Whilst thanking President Ramaphosa and South Africa for supporting Ghana’s bid for the Secretariat of the African Continental Free Trade Area (AfCFTA), and for a non-permanent seat at the United Nations Security Council, President Akufo-Addo reiterated that “Ghana will make sure that Africa’s voice is heard loud and clear in the deliberations of the Security Council, both on matters affecting the continent and on global issues, and we will consult broadly to define Africa’s interests.
“With the continent confronted by multiple threats to the territorial integrity of some of its states, and many of its civilian populations being put under serious threat, President Ramaphosa and I both agreed that now is not the time for the Security Council to reduce its peacekeeping mandates on the continent,” he said.
President Akufo-Addo applauded President Ramaphosa for the efforts he was making to consolidate the peace in the Southern African Development Community (SADC), with the ongoing SADC mission to crush the violent insurgency in Mozambique’s northern province of Cabo Delgado.

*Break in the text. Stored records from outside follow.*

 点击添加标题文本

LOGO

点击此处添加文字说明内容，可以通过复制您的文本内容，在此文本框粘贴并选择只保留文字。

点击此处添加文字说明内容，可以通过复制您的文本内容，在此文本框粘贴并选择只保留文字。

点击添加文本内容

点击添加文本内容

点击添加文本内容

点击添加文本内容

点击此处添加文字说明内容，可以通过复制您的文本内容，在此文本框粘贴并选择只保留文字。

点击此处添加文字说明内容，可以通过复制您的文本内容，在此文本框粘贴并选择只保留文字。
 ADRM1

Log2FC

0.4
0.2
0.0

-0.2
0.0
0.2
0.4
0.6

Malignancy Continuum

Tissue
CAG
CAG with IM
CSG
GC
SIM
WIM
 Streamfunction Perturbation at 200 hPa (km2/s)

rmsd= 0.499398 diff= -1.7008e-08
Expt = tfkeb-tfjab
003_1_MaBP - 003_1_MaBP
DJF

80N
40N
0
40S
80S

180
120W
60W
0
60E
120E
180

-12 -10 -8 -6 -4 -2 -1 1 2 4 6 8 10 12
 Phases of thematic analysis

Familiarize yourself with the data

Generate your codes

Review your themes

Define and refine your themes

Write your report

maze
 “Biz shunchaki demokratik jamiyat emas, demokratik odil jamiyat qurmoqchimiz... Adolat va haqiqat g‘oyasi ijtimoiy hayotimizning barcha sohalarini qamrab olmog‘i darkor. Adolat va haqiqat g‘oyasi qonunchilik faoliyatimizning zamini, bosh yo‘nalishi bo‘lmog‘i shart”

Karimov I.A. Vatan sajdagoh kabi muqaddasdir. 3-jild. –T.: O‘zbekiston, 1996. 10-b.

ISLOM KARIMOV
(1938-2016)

He reassured President Ramaphosa of Ghana’s commitment to collaborate with South Africa to find solutions to challenges such as the eradication of widespread poverty, elimination of irregular migration, insecurity and human rights violations, terrorism and violent extremism, human and drug trafficking, piracy, as well as climate change.
“We, in ECOWAS, have much to learn from this, in our own fight against the terrorist threat in the Sahel,” he said.
President Ramaphosa expressed great interest in this fight, and pledged the support of SADC to ECOWAS within the context of the AU,” he said.
Such co-operation, he added, between regional bodies is important for ridding the continent of all the anti-democratic elements who have surfaced, and are seeking to destabilise and threaten the peace and security of Africa, and compromise the efforts at realising “The Africa we Want,” as enshrined in AU Agenda 2063.
President Ramaphosa, thanked President Akufo-Addo and the Ghanaian government for the support.
Later in the evening, President Akufo-Addo held a state banquet for his South African counterpart and his entourage at the Jubilee House.